The forced_compaction_revision setting causes a heavy load on the cluster. We do not recommend using this attribute without a specific need and understanding of the consequences.

When fresh writes are added to a table by keys that are ascending on average, the old data is also deleted by keys that are ascending on average. At the end of the table, there are partitions with data for which there are tombstones. These partitions will not be compressed as long as the number of chunks in them is small. The table size stored on the disk is constantly increasing, although the amount of data in it will remain constant. A possible solution is to specify the auto_compaction_period parameter that sets the periodicity at which partitions will be forced to compact.

Aggregation columns

If the data scenario involves the constant addition of deltas to values already written in the table, use aggregation columns. In the schema, specify the aggregate=sum attribute or another aggregate function for the column. You can then make a write to such a column with additive semantics to the value already written in the table.

No old value is read, only the delta is written to the table. The actual summing up occurs when reading. The values in the tables are stored together with a timestamp. When reading from an aggregation column, values corresponding to the same key and the same column, but with different timestamps, are summed up. To perform optimization, the old data in the aggregation column is summed up at the compaction stage, and only one value corresponding to their sum remains in the table.

The following aggregate functions are supported: sum, min, max, or first.

The default setting is to overwrite what is in the table. To write a delta, specify the aggregate=true option in the write command.

Row-by-row cache

Row-by-row cache is a feature similar to memcached. It will be useful if the table does not fit in RAM, but there is a profile for reading data by keys (lookup queries) getting into some rarely changing working set that fits in your memory).

To use the cache, in the table attributes, you need to specify the number of rows per tablet to be cached; in queries that satisfy the read profile, you need to specify an option that allows the cache to be used. The option in the query is needed to separate queries that can read the entire table and flush data from the cache.
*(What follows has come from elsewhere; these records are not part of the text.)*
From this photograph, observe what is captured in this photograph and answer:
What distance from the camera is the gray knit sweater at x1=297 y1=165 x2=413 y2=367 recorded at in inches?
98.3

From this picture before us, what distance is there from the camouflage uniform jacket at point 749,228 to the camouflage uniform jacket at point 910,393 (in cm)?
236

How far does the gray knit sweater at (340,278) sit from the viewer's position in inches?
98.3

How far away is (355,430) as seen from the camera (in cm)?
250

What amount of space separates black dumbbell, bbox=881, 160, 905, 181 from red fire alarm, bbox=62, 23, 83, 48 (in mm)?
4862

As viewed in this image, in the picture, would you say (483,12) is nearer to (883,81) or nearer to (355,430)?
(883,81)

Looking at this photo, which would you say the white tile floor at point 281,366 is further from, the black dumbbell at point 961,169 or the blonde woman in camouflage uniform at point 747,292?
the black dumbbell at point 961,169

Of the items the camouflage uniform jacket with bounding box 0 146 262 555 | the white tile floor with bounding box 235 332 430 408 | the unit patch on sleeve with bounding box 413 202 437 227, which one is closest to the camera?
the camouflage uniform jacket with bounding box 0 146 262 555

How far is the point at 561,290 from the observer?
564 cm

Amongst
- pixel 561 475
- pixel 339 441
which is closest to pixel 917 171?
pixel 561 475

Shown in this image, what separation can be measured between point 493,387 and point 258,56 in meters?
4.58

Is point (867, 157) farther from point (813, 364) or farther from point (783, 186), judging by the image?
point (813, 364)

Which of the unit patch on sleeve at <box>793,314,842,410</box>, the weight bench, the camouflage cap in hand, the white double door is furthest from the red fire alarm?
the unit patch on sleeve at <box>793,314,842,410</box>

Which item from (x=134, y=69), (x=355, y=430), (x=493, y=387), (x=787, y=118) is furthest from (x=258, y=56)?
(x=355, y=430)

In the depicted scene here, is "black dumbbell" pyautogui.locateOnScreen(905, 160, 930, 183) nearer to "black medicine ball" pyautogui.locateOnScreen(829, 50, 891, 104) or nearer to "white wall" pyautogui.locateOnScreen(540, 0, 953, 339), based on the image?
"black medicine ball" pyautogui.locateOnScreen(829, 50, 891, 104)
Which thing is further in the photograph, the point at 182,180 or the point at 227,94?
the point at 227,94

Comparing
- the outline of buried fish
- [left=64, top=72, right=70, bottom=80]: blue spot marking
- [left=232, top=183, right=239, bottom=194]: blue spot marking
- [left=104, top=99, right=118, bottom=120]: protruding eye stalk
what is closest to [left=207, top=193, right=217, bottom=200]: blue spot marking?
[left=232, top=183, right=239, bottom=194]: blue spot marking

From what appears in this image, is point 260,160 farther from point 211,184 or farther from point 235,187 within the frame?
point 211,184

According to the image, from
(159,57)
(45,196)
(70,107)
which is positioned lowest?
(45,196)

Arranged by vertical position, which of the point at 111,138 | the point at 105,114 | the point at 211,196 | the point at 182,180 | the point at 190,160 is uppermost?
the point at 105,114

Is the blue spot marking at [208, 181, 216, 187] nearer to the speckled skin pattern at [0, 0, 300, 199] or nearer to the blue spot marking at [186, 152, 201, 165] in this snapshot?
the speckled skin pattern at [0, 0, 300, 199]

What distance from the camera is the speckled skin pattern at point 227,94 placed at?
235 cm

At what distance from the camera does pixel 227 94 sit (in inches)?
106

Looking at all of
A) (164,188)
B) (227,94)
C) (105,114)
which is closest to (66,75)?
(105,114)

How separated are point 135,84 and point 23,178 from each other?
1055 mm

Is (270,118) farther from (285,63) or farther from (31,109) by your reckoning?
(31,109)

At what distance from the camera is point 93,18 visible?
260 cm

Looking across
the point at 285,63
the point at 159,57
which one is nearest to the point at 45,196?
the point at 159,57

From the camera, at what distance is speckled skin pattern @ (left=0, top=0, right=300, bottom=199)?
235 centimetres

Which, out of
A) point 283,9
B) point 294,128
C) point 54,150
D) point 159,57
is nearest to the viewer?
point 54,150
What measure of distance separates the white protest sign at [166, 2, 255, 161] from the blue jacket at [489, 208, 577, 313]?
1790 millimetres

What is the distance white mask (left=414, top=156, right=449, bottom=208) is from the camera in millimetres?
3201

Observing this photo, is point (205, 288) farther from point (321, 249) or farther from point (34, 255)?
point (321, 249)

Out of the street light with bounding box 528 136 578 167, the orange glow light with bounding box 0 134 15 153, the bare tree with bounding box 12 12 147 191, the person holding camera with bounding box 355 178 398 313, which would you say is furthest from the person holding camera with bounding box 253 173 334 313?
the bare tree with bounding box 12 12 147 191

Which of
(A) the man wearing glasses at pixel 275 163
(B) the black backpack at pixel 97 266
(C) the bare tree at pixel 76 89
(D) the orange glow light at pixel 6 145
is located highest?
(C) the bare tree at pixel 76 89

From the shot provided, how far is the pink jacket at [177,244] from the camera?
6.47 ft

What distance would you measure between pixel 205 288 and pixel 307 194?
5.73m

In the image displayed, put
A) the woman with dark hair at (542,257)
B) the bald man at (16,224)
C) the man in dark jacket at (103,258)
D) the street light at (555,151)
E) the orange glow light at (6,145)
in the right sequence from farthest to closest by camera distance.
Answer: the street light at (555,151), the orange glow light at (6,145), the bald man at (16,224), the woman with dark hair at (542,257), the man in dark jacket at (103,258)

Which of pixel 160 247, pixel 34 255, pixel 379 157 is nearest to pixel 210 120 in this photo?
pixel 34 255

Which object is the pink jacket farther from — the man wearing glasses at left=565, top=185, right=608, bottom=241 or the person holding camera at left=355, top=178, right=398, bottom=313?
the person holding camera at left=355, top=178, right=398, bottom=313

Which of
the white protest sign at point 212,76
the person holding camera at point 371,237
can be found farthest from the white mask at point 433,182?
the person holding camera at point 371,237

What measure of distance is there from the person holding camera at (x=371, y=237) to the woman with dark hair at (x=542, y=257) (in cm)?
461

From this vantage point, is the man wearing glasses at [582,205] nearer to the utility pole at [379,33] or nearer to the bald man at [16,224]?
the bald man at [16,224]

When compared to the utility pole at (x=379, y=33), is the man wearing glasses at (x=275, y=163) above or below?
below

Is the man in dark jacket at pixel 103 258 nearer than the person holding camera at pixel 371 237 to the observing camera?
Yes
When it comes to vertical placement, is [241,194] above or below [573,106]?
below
The table attribute: lookup_cache_rows_per_tablet

The lookup query option: use_lookup_cache

The following ratios can be used to determine the number of cached rows per tablet:

If you know the size of the working set which is mostly read from the table, divide its size by the number of tablets.
If you know how many tablets there are on average per node and how much RAM is available, then lookup_cache_rows_per_tablet equals the amount of memory that can be allocated per node/number of tablets per node/average row size (Data weight of the table/number of rows in the table).